In Svizzera, invece, non è necessario richiedere una specifica licenza, ma è necessario ottenere comunque un’autorizzazione per dimostrare di essere a norma con le leggi anti-riciclaggio (AML).

“Benché sia considerata la crypto nation, la Svizzera non vanta exchanger con grossi volumi di scambio” osserva Lars Schlichting, Partner dello studio legale Kellerhals-Carrard. “Questa situazione è dovuta principalmente al fatto che in Svizzera il deposito di valute fiat richiede ad oggi un’autorizzazione bancaria, molto complessa da ottenere. Unicamente dal primo gennaio vi sarà un’autorizzazione fintech più facilitata, ma limitata al deposito fino a CHF 100 milioni. Stiamo tuttavia assistendo all’apertura di diversi nuovi exchangers in Svizzera e la situazione potrebbe cambiare nel prossimo futuro.”

In altri Paesi, come l’Italia, non ci sono né licenze né autorizzazioni, ma è richiesto solo il rispetto delle generiche norme vigenti per chi offre servizi online di scambio di asset finanziari.

Ciò, in realtà, crea più problemi di quanti non ve ne siano in Paesi che abbiano già invece una specifica regolamentazione, perché è difficile avere un’idea precisa di come si possano applicare norme precedenti ad un settore completamente nuovo.

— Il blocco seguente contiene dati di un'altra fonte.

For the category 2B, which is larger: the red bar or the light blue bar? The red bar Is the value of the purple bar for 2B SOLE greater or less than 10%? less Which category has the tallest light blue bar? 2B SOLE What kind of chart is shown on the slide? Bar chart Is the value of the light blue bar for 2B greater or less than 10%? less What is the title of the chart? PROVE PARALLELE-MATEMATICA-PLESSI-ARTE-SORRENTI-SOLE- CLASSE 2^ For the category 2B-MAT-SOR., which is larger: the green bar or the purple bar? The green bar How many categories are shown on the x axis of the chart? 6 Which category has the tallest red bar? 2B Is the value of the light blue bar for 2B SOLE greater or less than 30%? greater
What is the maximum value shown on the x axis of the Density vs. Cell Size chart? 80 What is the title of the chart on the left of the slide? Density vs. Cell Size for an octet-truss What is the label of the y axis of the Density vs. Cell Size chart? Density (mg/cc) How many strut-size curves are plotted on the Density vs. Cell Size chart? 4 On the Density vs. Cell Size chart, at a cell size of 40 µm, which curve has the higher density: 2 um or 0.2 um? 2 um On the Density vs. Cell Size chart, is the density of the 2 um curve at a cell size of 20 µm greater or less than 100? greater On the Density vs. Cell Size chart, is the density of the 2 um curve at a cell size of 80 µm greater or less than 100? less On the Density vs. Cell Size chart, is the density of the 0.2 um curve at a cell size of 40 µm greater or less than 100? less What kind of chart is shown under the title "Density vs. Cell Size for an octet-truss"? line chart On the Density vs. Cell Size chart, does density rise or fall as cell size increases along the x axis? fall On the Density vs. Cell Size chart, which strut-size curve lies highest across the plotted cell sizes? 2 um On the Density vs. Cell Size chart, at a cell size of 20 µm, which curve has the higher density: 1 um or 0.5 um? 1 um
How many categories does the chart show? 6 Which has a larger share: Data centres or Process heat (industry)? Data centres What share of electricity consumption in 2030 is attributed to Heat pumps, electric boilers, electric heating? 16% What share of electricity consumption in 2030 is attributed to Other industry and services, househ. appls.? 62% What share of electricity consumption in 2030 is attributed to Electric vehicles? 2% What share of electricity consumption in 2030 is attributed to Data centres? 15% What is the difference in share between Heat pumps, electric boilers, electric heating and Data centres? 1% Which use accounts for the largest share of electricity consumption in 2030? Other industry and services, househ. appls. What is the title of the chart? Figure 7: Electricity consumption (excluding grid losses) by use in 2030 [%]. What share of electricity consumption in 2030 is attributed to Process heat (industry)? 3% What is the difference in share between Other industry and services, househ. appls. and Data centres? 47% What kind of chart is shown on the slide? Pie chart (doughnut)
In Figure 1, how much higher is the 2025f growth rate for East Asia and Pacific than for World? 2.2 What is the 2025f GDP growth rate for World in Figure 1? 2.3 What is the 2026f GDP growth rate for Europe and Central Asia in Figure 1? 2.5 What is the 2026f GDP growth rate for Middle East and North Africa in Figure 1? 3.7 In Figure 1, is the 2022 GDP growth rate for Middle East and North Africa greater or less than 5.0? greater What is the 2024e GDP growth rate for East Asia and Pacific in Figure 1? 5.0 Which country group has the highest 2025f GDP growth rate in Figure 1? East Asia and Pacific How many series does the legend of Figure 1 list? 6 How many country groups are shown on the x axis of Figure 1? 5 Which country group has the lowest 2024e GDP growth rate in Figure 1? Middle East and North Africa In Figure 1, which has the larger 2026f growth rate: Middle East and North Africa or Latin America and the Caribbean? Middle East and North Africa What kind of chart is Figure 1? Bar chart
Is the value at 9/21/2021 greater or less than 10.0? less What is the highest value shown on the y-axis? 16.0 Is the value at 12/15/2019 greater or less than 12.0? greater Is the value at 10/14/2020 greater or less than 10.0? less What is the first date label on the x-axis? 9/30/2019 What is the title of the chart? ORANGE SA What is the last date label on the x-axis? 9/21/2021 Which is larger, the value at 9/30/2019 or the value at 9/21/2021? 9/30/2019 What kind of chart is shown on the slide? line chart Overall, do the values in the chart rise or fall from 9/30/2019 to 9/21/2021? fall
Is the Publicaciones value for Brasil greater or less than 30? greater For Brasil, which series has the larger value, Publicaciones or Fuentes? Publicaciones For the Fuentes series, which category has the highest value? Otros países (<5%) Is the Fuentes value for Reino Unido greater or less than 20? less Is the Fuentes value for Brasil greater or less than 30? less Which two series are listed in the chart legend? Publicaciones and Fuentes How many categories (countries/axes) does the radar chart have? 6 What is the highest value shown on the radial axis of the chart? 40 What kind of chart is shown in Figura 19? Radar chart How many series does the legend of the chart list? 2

Tanto che in Stati come l’Italia, privi di una specifica regolamentazione in materia, sono pochissimi gli exchange che abbiano deciso di porvi la propria sede, mentre a Malta o in Corea del Sud dove la regolamentazione sulle crypto è piuttosto precisa e affidabile, ce ne sono già diversi.

Un caso a parte sono quegli Stati come Hong Kong in cui non ci sono norme specifiche, ma quelle attuali sono generiche e non molto stringenti, favorendo quindi l’insediamento di attività di questo tipo.

Pertanto, la regolamentazione cambia da Stato a Stato e, in quelli in cui ci sono norme specifiche da seguire, sono le autorità locali di vigilanza sui mercati finanziari ad occuparsi della verifica del rispetto delle norme, per esempio come la SEC in America e la FINMA in Svizzera.